The plaintiff testified at the hearing on this motion to each of the following, each of which is found as a fact:
    The plaintiff knew Batts to be the son of the defendant, Betty Barts-Davis (Batts-Davis), because Batts had previously been an occupant of a different apartment which Batts-Davis had rented from the plaintiff;
    Batts-Davis rented the premises in November 1994, and at that time Batts was in jail;
    Approximately two weeks after Batts-Davis rented the premises, the plaintiff met Batts near the premises and asked Batts if he was living on the premises. Batts responded that CT Page 7425 he was not living on the premises because he didn't get along with his mother, and that he was living four or five blocks away with his aunt;
    Thereafter, the plaintiff frequently saw Batts near the premises, and the plaintiff believed Batts was visiting his mother on those occasions;
    The plaintiff did not know Batts was an occupant of the premises when the notice to quit and the complaint were served.
From the findings that the plaintiff asked Batts if he was living on the premises and that Batts said no, the court infers that the plaintiff could not have discovered, in the exercise of reasonable diligence, that Batts was an occupant of the premises.
Discussion
In light of the above findings, the defendants can prevail on their motion only if under our law it is a defect in subject matter jurisdiction for a plaintiff in a summary process action to fail to name as a defendant a person whose occupancy is both unknown to the plaintiff and also could not have been discovered by the plaintiff in the exercise of reasonable diligence.
Section 47a-26h(a) of the General Statutes provides that a judgment in a summary process action is binding upon, inter alia,
a non-defendant occupant of whose occupancy the plaintiff is unaware or, if the plaintiff is aware of such occupancy, whose name the plaintiff does not know. Section 47a-26h(c) of the General Statutes makes provision for a non-defendant occupant to claim exemption from the effect of a summary process judgment by alleging that the plaintiff was aware of the occupancy and name of such nondefendant occupant. Accordingly, there is a statutory procedure available to Batts to exempt himself from the effect of any judgment of possession which may enter in this case, if he claims that the plaintiff knew of his occupancy.

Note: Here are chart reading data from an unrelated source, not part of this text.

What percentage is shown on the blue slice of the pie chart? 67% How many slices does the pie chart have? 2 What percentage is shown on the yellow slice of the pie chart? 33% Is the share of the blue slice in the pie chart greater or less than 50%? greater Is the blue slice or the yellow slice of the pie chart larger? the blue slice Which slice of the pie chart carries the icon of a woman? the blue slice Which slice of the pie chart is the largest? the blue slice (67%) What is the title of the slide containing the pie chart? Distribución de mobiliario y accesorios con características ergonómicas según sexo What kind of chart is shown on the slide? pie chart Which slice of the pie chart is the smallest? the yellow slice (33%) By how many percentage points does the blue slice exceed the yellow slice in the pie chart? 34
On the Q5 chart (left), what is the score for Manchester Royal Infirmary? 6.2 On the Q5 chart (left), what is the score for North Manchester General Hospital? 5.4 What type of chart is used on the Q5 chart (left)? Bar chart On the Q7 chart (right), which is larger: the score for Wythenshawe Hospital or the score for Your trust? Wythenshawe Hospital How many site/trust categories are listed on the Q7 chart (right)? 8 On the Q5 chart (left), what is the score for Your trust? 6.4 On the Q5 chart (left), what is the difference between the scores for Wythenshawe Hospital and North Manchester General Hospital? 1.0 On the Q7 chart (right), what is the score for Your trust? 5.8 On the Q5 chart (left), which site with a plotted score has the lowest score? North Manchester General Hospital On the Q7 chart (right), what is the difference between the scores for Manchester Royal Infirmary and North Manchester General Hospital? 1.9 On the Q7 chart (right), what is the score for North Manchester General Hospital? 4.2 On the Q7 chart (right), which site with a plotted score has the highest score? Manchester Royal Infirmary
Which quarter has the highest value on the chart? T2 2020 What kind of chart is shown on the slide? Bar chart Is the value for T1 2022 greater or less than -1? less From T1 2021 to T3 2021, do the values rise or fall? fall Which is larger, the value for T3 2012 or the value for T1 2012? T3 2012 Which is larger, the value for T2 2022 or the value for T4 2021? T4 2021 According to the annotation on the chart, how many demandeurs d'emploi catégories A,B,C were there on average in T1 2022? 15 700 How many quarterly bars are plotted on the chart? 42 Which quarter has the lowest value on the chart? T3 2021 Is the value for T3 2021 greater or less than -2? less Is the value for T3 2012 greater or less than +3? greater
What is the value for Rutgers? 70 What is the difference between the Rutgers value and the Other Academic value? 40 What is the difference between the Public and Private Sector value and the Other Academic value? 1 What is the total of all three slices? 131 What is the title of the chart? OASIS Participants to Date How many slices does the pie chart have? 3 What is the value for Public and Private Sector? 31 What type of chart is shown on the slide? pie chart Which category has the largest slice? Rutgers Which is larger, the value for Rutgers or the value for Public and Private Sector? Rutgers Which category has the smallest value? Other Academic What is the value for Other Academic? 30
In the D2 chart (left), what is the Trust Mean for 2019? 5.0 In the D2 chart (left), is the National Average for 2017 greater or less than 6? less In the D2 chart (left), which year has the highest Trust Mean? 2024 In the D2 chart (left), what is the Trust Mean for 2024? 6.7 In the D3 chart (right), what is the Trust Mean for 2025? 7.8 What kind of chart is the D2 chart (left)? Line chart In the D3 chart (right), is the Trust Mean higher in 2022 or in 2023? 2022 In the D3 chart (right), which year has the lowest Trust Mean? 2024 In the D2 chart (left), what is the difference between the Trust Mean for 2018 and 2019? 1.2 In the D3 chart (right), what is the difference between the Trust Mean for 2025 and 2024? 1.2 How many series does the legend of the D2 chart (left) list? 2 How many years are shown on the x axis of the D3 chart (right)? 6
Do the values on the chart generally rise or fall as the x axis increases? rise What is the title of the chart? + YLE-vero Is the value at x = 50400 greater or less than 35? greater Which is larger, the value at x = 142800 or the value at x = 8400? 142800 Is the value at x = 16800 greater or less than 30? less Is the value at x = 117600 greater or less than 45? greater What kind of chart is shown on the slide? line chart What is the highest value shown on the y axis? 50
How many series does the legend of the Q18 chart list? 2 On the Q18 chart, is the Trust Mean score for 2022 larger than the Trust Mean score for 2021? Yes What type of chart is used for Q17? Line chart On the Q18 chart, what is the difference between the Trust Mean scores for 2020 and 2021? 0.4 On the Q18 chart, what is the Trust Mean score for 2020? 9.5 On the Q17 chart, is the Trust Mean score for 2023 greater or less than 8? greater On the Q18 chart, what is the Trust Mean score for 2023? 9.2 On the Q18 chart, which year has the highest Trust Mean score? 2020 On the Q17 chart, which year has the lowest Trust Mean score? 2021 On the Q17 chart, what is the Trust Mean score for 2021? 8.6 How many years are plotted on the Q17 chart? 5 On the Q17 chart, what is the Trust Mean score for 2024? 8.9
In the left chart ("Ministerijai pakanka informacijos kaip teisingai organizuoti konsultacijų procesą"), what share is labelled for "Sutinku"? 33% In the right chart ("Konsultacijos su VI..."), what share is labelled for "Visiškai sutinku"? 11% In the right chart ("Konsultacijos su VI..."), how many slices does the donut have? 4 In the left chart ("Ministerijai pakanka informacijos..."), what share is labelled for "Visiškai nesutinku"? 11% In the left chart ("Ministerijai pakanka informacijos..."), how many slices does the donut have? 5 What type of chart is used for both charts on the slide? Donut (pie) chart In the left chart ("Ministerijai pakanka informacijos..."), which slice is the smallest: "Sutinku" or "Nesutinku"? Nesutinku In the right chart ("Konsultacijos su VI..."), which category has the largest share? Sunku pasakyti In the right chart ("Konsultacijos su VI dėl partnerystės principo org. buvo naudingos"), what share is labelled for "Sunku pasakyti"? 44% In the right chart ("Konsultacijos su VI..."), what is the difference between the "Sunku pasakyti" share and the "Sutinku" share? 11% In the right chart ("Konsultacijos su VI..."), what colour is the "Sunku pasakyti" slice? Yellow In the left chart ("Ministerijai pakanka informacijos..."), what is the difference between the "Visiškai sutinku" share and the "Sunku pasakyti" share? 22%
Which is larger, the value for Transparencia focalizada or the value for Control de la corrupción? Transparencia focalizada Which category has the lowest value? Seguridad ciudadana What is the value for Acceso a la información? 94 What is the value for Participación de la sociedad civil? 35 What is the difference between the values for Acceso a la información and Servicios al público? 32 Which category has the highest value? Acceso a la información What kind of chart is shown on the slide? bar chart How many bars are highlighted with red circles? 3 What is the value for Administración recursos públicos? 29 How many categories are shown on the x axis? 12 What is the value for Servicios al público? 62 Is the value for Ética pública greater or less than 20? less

The subsections of Section 47a-26h, when read together, create a complete system for establishing who should be made a defendant in a summary process action. The defendants have moved the court to enlarge that system by engrafting onto it a new substantive CT Page 7426 feature; that is, an obligation on a plaintiff to name as a defendant an occupant whose occupancy is unknown to the plaintiff, on pain of dismissal for want of subject matter jurisdiction. However, that proposition contravenes two elements of the legislative scheme contained in Section 47a-26h:
    The penalty imposed on a plaintiff who fails to name as a defendant someone who should be so named is exemption from a summary process judgment for the non-defendant, rather than dismissal of the action, and,
    It is only an occupant whose occupancy and name are known to the plaintiff whom the plaintiff is obligated to make a defendant, rather than an occupant whose occupancy is unknown to the plaintiff, as the court has found Batts to be.
SECOND GROUND
Facts
The following facts are found:
    The upper left corner of the summons, and of the copy of the summons served on Batt-Davis, have the following written in long-hand: "return by 4/13/95" (the legend);
    The legend is in addition to the date of April 17, 1995, which is written in the space on the summons form which is marked "Return Date";
    The legend was put on the summons by an employee of the clerk's office, who told the plaintiff that the purpose of the legend was to advise the plaintiff of the date by which. he had to return papers to the clerk's office.
Counsel for the defendants has argued that the defendants were confused by the legend, but counsel has also stipulated that the defendants were not prejudiced by the legend.
Because the legend was added to the summons by court CT Page 7427 personnel, and not by the plaintiff, and because the defendants were not prejudiced by the legend, the legend is not a sufficient ground for dismissal of this action.
CONCLUSION
The motion to dismiss is denied on both grounds.